**Saved data entries:**
──────

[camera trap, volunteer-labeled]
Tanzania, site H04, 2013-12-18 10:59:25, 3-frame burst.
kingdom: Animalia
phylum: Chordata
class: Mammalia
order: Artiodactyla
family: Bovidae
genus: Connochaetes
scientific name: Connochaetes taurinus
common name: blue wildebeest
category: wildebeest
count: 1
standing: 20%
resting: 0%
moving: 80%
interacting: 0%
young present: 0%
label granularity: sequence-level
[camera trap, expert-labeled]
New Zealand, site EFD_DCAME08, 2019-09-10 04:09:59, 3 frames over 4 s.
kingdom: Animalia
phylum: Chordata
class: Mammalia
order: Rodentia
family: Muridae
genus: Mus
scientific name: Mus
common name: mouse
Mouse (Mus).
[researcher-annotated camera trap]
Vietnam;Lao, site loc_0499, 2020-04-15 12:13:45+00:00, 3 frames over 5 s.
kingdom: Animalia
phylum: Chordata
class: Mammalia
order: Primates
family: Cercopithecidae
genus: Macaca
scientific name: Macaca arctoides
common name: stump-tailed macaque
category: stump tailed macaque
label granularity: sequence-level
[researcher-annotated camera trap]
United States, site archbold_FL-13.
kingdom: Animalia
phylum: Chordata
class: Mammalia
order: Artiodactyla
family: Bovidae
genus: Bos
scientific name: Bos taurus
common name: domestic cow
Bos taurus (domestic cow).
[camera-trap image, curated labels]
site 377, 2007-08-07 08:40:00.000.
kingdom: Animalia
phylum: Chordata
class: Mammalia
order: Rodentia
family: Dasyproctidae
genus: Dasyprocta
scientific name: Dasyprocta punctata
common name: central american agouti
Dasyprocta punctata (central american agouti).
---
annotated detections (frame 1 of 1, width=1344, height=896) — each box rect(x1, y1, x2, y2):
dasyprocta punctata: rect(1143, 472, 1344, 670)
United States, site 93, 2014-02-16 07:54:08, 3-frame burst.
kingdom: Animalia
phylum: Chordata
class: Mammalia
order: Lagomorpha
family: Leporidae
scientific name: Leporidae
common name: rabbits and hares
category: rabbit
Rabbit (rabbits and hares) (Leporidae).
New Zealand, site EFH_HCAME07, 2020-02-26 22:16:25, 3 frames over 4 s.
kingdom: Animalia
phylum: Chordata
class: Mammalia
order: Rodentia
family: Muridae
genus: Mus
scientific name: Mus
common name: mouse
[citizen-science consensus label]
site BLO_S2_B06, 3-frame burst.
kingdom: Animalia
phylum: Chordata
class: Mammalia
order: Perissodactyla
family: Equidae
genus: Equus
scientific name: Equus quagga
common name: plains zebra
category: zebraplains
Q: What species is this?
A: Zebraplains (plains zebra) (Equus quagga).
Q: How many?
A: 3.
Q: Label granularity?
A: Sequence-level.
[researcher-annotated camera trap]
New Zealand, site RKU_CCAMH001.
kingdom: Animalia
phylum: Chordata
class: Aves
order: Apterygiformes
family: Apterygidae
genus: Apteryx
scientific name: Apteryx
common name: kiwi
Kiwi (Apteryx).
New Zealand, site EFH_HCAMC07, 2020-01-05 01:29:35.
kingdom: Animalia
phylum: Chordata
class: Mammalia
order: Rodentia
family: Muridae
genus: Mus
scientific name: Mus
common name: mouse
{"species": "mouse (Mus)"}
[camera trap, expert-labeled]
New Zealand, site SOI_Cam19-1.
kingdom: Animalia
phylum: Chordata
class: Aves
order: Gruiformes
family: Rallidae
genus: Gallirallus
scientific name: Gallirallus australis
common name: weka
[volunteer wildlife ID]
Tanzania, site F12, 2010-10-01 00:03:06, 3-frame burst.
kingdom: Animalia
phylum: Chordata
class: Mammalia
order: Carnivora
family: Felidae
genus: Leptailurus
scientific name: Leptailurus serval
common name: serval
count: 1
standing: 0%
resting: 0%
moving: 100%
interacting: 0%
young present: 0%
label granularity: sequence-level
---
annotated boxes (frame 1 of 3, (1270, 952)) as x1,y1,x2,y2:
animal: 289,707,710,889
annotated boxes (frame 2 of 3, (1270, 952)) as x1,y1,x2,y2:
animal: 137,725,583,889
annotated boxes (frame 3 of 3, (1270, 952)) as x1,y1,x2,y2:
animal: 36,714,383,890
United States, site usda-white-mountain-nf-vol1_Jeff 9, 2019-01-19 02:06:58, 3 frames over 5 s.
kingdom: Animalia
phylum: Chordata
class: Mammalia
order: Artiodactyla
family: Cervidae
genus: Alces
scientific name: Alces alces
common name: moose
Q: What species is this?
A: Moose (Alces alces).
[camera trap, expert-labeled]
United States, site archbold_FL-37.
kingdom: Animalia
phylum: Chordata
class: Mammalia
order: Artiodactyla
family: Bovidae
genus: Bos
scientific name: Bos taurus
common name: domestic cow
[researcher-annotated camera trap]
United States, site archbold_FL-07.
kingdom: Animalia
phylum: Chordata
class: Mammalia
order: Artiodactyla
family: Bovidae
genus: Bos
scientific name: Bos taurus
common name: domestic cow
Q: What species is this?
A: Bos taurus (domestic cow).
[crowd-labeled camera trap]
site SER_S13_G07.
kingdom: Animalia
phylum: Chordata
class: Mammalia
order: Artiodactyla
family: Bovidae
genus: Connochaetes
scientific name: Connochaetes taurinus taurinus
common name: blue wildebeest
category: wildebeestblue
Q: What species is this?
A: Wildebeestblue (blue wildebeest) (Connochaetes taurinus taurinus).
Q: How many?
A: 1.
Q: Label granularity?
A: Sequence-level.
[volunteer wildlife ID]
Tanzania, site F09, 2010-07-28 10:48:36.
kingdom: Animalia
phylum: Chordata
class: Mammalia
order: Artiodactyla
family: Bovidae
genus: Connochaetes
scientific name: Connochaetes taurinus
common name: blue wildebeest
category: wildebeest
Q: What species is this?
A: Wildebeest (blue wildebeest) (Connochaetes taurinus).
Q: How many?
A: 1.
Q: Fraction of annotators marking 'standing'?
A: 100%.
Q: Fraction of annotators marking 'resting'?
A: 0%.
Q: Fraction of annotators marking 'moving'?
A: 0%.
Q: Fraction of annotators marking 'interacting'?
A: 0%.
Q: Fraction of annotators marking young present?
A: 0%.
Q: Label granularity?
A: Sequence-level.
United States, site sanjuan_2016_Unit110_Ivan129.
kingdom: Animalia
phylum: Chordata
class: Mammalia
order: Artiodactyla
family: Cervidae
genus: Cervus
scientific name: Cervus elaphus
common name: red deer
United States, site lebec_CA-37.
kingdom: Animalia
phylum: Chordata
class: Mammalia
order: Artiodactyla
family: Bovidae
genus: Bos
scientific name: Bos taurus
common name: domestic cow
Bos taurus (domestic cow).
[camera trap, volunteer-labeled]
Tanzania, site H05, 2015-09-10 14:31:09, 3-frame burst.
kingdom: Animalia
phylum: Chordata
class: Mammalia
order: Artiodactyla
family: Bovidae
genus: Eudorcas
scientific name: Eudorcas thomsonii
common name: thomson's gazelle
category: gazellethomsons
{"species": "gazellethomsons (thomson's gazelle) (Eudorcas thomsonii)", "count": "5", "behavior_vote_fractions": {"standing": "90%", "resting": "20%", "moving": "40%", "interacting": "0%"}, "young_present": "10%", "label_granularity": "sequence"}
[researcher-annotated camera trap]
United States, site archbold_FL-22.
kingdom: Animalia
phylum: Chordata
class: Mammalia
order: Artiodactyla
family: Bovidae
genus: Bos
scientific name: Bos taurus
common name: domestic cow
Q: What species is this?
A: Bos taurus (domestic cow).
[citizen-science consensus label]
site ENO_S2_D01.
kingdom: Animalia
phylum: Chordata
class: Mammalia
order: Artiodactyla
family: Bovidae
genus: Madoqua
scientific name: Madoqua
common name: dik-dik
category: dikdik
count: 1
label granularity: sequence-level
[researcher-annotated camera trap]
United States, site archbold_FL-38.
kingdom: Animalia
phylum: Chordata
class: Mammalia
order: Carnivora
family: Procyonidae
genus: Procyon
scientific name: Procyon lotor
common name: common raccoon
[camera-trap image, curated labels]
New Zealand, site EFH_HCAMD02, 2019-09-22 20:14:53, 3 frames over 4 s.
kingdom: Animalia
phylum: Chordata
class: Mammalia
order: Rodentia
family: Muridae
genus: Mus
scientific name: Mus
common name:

──────

**What is required:** Output only the lines from the top of the entries through the one holding "order: Primates", copied exactly.

**Solution for this exercise:**
[camera trap, volunteer-labeled]
Tanzania, site H04, 2013-12-18 10:59:25, 3-frame burst.
kingdom: Animalia
phylum: Chordata
class: Mammalia
order: Artiodactyla
family: Bovidae
genus: Connochaetes
scientific name: Connochaetes taurinus
common name: blue wildebeest
category: wildebeest
count: 1
standing: 20%
resting: 0%
moving: 80%
interacting: 0%
young present: 0%
label granularity: sequence-level
[camera trap, expert-labeled]
New Zealand, site EFD_DCAME08, 2019-09-10 04:09:59, 3 frames over 4 s.
kingdom: Animalia
phylum: Chordata
class: Mammalia
order: Rodentia
family: Muridae
genus: Mus
scientific name: Mus
common name: mouse
Mouse (Mus).
[researcher-annotated camera trap]
Vietnam;Lao, site loc_0499, 2020-04-15 12:13:45+00:00, 3 frames over 5 s.
kingdom: Animalia
phylum: Chordata
class: Mammalia
order: Primates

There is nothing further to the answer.